DOCUMENT SEGMENT start
Abstract
Noise has become integral to electroacoustic music aesthetics. In this paper, we define noise as sound that is high in auditory roughness, and examine its effect on cross-modal mapping between sound and visual shape in participants. In order to preserve the ecological validity of contemporary music aesthetics, we developed Rama, a novel interface, for presenting experimentally controlled blocks of electronically generated sounds that varied systematically in roughness, and actively collected data from audience interaction. These sounds were then embedded as musical drones within the overall sound design of a multimedia performance with live musicians, Audience members listened to these sounds, and collectively voted to create the shape of a visual graphic, presented as part of the audio–visual performance. The results of the concert setting were replicated in a controlled laboratory environment to corroborate the findings. Results show a consistent effect of auditory roughness on shape design, with rougher sounds corresponding to spikier shapes. We discuss the implications, as well as evaluate the audience interface.
DOCUMENT SEGMENT end
RECORDS PROVIDED start
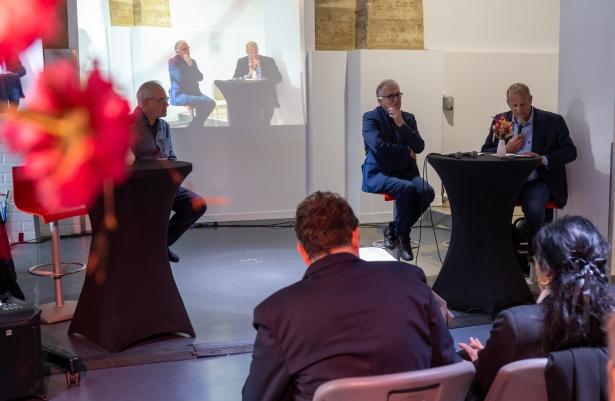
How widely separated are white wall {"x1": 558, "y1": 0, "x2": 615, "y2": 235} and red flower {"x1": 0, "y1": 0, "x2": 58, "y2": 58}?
420cm

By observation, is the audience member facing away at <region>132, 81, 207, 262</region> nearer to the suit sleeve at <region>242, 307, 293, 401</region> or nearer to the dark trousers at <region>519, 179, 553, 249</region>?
the dark trousers at <region>519, 179, 553, 249</region>

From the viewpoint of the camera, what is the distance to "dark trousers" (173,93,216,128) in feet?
20.5

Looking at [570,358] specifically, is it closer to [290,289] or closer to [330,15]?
[290,289]

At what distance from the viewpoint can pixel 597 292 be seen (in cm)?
171

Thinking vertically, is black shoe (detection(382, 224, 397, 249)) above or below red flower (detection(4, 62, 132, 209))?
below

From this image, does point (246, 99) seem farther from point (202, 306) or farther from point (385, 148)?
point (202, 306)

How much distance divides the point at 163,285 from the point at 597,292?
7.05 ft

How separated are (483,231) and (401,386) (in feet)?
8.11

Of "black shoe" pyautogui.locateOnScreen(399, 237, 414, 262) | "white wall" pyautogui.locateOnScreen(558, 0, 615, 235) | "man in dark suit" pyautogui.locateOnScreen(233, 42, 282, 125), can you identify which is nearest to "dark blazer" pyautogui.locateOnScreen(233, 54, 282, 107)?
"man in dark suit" pyautogui.locateOnScreen(233, 42, 282, 125)

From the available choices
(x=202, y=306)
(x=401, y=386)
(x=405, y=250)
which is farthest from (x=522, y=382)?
(x=405, y=250)

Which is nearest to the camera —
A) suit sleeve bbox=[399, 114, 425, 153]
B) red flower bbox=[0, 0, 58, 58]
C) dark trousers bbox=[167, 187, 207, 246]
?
red flower bbox=[0, 0, 58, 58]

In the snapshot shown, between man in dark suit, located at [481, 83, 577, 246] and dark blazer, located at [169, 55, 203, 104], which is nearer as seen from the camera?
man in dark suit, located at [481, 83, 577, 246]

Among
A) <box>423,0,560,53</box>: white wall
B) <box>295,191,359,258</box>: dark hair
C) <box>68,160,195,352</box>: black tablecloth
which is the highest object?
<box>423,0,560,53</box>: white wall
RECORDS PROVIDED end
→ TASK GOAL:
Answer these questions from the abstract on auditory roughness and visual shape:
1. How is noise defined?
2. What is the name of the interface the researchers developed?
3. What kind of shapes corresponded to rougher sounds?

→ FULL ANSWER:
1. As sound that is high in auditory roughness.
2. Rama.
3. Spikier shapes.